Let's recap what we've achieved here. We started with a collection of raw text documents, each one a description of a job from one of three different titles. Using term-frequency inverse-document-freqency we converted each description into a fixed length vector of TF-IDF values. Then using PCA we projected our new 2038-dimensional data matrix onto the two coordinate axes of highest variability so we could produce a scatterplot of the data. The result was a clear visual separation into three clusters corresponding to the three job titles, which we have now shown are nearly perfectly recreated using a simple clustering algorithm.

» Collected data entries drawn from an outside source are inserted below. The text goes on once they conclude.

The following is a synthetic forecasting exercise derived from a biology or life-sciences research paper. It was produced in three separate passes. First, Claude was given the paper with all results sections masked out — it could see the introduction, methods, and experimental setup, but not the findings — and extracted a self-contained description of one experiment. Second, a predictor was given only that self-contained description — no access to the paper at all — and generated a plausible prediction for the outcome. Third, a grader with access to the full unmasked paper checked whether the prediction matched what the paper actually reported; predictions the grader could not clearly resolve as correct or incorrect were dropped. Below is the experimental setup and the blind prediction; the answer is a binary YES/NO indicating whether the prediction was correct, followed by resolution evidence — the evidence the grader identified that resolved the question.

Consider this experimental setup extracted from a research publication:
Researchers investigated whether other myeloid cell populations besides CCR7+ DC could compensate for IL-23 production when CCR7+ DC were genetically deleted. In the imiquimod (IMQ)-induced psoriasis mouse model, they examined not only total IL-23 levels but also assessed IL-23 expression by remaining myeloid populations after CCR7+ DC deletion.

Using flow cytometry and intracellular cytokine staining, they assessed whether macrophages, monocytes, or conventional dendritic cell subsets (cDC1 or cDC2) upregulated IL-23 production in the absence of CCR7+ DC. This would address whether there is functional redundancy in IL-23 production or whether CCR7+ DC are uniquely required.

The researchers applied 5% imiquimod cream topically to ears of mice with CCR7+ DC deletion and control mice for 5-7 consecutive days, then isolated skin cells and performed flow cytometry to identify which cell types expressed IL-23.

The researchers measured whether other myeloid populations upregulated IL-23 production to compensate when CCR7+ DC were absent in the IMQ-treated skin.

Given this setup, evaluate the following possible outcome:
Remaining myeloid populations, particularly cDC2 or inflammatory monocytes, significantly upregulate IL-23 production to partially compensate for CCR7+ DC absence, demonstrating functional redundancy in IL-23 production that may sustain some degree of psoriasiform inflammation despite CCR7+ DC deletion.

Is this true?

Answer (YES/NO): NO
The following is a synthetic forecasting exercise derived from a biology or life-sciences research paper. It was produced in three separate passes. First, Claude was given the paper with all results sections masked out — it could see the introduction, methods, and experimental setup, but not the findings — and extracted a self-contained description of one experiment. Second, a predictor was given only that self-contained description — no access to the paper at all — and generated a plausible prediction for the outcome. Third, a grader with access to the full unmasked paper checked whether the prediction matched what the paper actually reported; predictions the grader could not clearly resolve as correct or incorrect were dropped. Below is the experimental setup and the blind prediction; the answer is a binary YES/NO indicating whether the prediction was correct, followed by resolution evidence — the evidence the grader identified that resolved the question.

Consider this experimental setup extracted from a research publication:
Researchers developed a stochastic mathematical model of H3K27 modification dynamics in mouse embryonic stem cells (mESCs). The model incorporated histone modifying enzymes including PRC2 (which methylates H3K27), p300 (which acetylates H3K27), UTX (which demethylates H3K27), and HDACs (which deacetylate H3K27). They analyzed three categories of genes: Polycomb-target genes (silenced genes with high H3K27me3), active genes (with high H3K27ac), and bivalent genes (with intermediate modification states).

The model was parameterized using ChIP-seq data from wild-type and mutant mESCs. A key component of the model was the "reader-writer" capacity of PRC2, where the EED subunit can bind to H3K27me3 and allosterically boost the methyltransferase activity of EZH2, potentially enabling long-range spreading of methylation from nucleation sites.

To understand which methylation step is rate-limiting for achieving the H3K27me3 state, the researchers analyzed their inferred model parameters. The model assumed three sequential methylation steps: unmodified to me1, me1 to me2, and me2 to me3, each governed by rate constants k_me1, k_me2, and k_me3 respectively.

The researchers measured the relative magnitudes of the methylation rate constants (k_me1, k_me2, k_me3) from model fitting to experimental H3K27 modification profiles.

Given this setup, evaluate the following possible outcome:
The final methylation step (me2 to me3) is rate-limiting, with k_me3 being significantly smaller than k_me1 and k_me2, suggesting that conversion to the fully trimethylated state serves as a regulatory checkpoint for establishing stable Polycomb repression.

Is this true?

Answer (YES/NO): YES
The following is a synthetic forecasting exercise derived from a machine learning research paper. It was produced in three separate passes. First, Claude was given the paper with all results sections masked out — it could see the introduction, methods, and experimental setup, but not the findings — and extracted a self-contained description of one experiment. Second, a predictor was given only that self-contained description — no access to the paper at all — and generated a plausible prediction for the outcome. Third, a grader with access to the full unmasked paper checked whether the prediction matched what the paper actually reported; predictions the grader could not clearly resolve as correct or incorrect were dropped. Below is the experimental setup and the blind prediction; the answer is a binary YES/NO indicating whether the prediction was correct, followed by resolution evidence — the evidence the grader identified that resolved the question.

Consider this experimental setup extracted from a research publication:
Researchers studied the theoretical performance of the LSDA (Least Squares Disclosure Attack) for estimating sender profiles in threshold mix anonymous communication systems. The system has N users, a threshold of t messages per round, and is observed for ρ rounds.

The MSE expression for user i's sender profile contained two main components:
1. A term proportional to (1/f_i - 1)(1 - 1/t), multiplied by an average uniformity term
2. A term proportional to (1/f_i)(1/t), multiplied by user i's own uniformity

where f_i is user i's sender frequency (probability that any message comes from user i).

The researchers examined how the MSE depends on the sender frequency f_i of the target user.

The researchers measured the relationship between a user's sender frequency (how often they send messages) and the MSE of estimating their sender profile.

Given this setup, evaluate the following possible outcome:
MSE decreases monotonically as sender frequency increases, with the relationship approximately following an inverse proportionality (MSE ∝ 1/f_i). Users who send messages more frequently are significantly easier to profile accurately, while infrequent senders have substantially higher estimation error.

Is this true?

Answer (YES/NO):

The cool part about this is not that we have accurately classified each TF-IDF vector with its job title. There are lots of supervised approaches that would likely be more effective if that were our goal. No, the interesting part is thinking about how these simple unsupervised methods can be applied to problems where we *don't* have access to labelled data as we did here. For example, given an unlabelled text dataset we could take the same steps, compute the TF-IDF values, plot the first two principle components and look for clusters. Then by comparing the most import words in each cluster via the TF-IDF values we might uncover patterns in the data that we weren't aware of. What clusters might we find if we applied this to restaurant reviews? Or house listings?

Hopefully some of these ideas for visualising and investigating text data have piqued your interest and you've learned some of the differences between data science, engineering and analysis roles along the way.